6.2 An amount of R15 000 000.00 has been allocated in the business and financial plan for the budget of 2008/2009 for this project.' (My emphasis).
[22] Mr Tsatsawane, for the plaintiff, submitted, as I understood the argument, that for what is essentially an ordinary procurement contract, which includes a 'future financial commitment', to fall within the provisions of s66(3) there must be something 'fiscally exceptional' about the financial commitment. In casu, the agreement was an ordinary procurement contract which had been budgeted for and any future commitment was not fiscally exceptional. The future financial commitment i.e. to pay at specified stages during the provision of the goods and services is the normal consequence of almost any such contract and does not for that reason make it fiscally exceptional.
[23] Mr Tsatsawane submitted further, as did counsel for the City of Cape Town in Cape Town v Sanral 2015(6) SA 535 WCC at 639 para 269, that "the meaning in s66(3) of the PFMA of the words '(a)ny future financial commitment' is not easy to determine but they cannot mean every transaction that commits the entity to make payment in the future. In City of Cape Town v Sanral at 640 the Full Court had to consider an argument in support of the restrictive interpretation of section 66 of the Act in the context of the word "guarantee". The argument was that the word "guarantee" could not apply to every undertaking to make payment because an absurdity would follow, namely that the words "any future financial commitmenf' could not mean every transaction that committed to entity to make payment in future, such as, for instance travel and accommodation bookings, salary contracts and the hiring of premises. Counsel argued that there had to be something fiscally exceptional about the financial commitment in order to bring it within the ambit of the provisions requiring approval in terms of section 66(3). The court, in rejecting the submissions, held that the word "guarantee" should be defined widely, and that the contract was therefore subject to the provisions of section 66 of the Act (at 639G-J).
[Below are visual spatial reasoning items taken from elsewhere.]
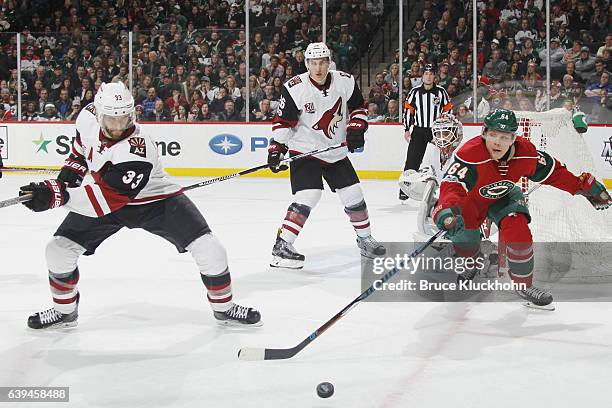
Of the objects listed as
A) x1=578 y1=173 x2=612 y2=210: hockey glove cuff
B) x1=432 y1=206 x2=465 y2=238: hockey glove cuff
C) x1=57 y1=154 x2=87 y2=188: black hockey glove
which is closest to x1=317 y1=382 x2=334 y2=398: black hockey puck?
x1=432 y1=206 x2=465 y2=238: hockey glove cuff

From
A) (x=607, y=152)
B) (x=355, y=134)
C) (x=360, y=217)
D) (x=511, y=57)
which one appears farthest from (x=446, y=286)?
(x=511, y=57)

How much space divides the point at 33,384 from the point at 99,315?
0.93 meters

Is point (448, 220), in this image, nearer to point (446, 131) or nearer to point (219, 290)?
point (219, 290)

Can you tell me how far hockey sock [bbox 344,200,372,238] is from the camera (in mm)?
5023

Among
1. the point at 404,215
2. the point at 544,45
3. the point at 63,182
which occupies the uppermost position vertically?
the point at 544,45

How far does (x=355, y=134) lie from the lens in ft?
16.3

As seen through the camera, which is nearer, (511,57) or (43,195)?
(43,195)

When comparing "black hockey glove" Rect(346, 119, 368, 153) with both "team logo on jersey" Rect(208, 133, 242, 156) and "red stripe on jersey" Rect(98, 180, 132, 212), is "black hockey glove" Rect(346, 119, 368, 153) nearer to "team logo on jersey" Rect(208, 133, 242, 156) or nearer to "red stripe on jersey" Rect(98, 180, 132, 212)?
"red stripe on jersey" Rect(98, 180, 132, 212)

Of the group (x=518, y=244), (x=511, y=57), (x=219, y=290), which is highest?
(x=511, y=57)

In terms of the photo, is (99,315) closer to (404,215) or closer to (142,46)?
(404,215)

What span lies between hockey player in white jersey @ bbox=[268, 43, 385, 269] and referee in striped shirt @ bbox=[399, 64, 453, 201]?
239 cm

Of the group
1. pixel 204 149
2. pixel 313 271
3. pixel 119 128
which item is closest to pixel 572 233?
pixel 313 271

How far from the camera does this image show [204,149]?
9.34m

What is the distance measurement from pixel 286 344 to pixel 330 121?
1.81m
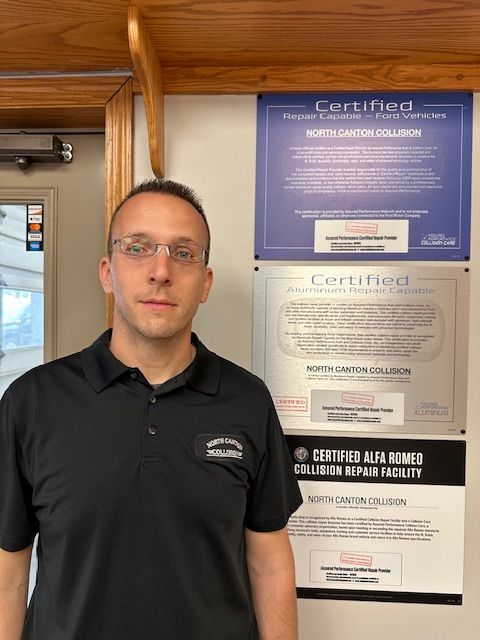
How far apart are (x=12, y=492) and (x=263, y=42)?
1.07 metres

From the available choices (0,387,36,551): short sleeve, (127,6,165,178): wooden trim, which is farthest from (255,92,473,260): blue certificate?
(0,387,36,551): short sleeve

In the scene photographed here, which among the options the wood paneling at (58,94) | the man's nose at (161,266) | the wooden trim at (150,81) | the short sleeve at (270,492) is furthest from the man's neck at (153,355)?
the wood paneling at (58,94)

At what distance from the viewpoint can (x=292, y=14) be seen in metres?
1.06

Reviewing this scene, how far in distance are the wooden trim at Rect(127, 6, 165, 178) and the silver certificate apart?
1.33 feet

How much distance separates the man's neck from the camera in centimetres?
102

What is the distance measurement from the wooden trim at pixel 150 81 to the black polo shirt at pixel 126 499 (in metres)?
0.51

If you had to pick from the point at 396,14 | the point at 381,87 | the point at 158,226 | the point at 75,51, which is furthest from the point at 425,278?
the point at 75,51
[24] The PFMA was enacted to regulate financial management in the national and provincial governments and to ensure that all revenue, expenditure, assets and liabilities of those governments are managed efficiently and effectively. (See the preamble and s2 of the PFMA).
[25] The PFMA does not contain a definition of "any future financial commitment." In the absence of a statutory definition, the words must be given their ordinary grammatical meaning taking into account the context in which they are used and the purpose of the legislation. The inevitable point of departure is the language of the provision itself. (Natal Joint Municipal Pension Fund v Endumeni Municipality 2012(4) SA 593 (SCA) at 603-4).ln Cool Ideas 1186 CC v Hubbard and Another 2014(4) SA 474 (CC) the Constitutional Court said the following about statutory interpretation[1]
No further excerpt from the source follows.